Spatial relationship records
┄┄┄┄┄┄
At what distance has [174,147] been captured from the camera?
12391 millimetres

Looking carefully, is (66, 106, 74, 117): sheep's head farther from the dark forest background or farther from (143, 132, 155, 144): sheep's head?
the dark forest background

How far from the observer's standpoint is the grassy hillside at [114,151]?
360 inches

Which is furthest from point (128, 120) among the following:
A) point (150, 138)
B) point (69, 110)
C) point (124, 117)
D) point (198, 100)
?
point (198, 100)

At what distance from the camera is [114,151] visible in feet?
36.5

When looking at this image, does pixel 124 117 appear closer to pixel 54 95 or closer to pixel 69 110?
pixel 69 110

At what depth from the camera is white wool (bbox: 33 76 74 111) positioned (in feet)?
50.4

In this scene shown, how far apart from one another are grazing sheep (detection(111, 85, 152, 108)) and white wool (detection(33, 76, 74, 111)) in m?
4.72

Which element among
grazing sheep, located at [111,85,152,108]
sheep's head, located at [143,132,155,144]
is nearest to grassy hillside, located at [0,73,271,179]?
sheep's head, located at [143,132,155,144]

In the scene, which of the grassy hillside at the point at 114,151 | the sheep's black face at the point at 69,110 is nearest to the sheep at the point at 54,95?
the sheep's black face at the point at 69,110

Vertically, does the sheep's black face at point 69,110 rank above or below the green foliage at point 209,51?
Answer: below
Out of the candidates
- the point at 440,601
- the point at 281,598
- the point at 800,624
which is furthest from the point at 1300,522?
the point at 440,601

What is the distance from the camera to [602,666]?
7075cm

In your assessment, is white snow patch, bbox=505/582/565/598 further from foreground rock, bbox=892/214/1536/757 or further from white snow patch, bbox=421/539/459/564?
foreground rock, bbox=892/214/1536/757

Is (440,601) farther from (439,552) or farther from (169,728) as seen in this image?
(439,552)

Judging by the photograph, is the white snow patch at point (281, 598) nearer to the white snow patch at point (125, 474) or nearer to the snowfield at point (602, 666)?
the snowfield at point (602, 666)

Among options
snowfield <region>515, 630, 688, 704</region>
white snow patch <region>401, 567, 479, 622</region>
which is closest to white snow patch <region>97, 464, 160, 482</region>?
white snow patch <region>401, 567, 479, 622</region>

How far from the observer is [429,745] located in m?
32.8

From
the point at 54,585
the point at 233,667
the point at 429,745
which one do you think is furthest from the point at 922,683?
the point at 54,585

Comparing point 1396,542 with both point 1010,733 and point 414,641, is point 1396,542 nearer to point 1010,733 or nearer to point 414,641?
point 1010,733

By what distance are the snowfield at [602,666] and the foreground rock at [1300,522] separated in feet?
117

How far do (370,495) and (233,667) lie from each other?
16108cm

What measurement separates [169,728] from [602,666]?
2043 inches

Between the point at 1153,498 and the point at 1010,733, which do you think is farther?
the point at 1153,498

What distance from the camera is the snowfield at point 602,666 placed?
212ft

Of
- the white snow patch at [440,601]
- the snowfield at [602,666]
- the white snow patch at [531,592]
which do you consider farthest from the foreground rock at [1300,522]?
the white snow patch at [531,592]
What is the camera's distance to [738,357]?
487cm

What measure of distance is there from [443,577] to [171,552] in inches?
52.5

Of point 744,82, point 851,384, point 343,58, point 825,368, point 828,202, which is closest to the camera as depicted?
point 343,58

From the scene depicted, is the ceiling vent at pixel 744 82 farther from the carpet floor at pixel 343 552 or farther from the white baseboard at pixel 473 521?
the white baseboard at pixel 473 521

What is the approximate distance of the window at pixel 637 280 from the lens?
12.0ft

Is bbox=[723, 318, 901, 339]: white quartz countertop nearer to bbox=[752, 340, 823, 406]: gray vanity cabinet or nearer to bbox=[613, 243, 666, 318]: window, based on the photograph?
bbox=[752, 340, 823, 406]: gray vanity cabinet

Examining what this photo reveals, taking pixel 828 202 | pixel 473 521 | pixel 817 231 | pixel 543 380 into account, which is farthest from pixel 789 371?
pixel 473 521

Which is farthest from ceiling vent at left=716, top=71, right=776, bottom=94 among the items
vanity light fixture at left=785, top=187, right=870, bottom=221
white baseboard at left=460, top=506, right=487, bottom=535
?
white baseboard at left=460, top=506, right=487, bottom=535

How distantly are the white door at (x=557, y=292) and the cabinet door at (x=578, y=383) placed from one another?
┄┄┄┄┄┄
Exactly reproduce every line of the data above.

At what distance has [174,147] been captured from the camera?
12391 millimetres

Looking carefully, is (66, 106, 74, 117): sheep's head farther from the dark forest background or farther from (143, 132, 155, 144): sheep's head?
the dark forest background

How far from the observer's standpoint is the grassy hillside at [114,151]?
360 inches

Which is furthest from point (128, 120) among the following:
A) point (150, 138)
B) point (69, 110)
C) point (124, 117)
D) point (198, 100)
?
point (198, 100)

At what distance from the camera is [114,151] visible in feet?
36.5

When looking at this image, does pixel 124 117 appear closer to pixel 54 95 or closer to pixel 69 110?
pixel 69 110

At what depth from the camera is white wool (bbox: 33 76 74 111) positioned (in feet)?
50.4

In this scene shown, how far apart from one another are grazing sheep (detection(111, 85, 152, 108)) and white wool (detection(33, 76, 74, 111)) in m?
4.72

Which element among
grazing sheep, located at [111,85,152,108]
sheep's head, located at [143,132,155,144]
is nearest to grassy hillside, located at [0,73,271,179]?
sheep's head, located at [143,132,155,144]

In the scene, which of the grassy hillside at the point at 114,151 | the sheep's black face at the point at 69,110 is nearest to the sheep at the point at 54,95?
the sheep's black face at the point at 69,110

Vertically, does the sheep's black face at point 69,110 rank above or below the green foliage at point 209,51?
Answer: below
Out of the candidates
- the point at 440,601
- the point at 281,598
- the point at 800,624
which is furthest from the point at 1300,522?
the point at 440,601

What is the distance from the camera to [602,666]?
7075cm

In your assessment, is white snow patch, bbox=505/582/565/598 further from foreground rock, bbox=892/214/1536/757 or further from white snow patch, bbox=421/539/459/564?
foreground rock, bbox=892/214/1536/757

Is (440,601) farther from (439,552) or farther from (169,728) as seen in this image?
(439,552)

Judging by the photograph, is the white snow patch at point (281, 598) nearer to the white snow patch at point (125, 474) or nearer to the snowfield at point (602, 666)?
the snowfield at point (602, 666)

Among options
snowfield <region>515, 630, 688, 704</region>
white snow patch <region>401, 567, 479, 622</region>
which is closest to white snow patch <region>97, 464, 160, 482</region>?
white snow patch <region>401, 567, 479, 622</region>

How far from the observer is [429,745] located in m?
32.8

From
the point at 54,585
the point at 233,667
the point at 429,745
which one do you think is furthest from the point at 922,683?
the point at 54,585

Comparing point 1396,542 with both point 1010,733 and point 414,641, is point 1396,542 nearer to point 1010,733 or nearer to point 414,641?
point 1010,733

By what distance are the snowfield at [602,666] and the foreground rock at [1300,522] separated in feet?
117

How far do (370,495) and (233,667) lie from each other?
16108cm

What measurement separates [169,728] from [602,666]?
2043 inches

Between the point at 1153,498 and the point at 1010,733, which do you think is farther?
the point at 1153,498

What distance from the camera is the snowfield at point 602,666 placed?
212ft

Of
- the white snow patch at [440,601]
- the snowfield at [602,666]
- the white snow patch at [531,592]
which do you consider farthest from the foreground rock at [1300,522]?
the white snow patch at [531,592]
What is the camera's distance to [738,357]?
487cm

What measure of distance is there from [443,577] to [171,552] in inches?
52.5

Of point 744,82, point 851,384, point 343,58, point 825,368, point 828,202, which is closest to the camera as depicted?
point 343,58

From the scene depicted, is the ceiling vent at pixel 744 82 farther from the carpet floor at pixel 343 552 or farther from the white baseboard at pixel 473 521?
the white baseboard at pixel 473 521

What is the approximate distance of the window at pixel 637 280 from the lens?
12.0ft

Is bbox=[723, 318, 901, 339]: white quartz countertop nearer to bbox=[752, 340, 823, 406]: gray vanity cabinet or nearer to bbox=[613, 243, 666, 318]: window, based on the photograph?
bbox=[752, 340, 823, 406]: gray vanity cabinet

Examining what this photo reveals, taking pixel 828 202 | pixel 473 521 | pixel 817 231 | pixel 543 380 into account, which is farthest from pixel 789 371?
pixel 473 521

Which is farthest from ceiling vent at left=716, top=71, right=776, bottom=94 among the items
vanity light fixture at left=785, top=187, right=870, bottom=221
white baseboard at left=460, top=506, right=487, bottom=535
?
white baseboard at left=460, top=506, right=487, bottom=535

How distantly are the white door at (x=557, y=292) and the cabinet door at (x=578, y=383) placed from one another?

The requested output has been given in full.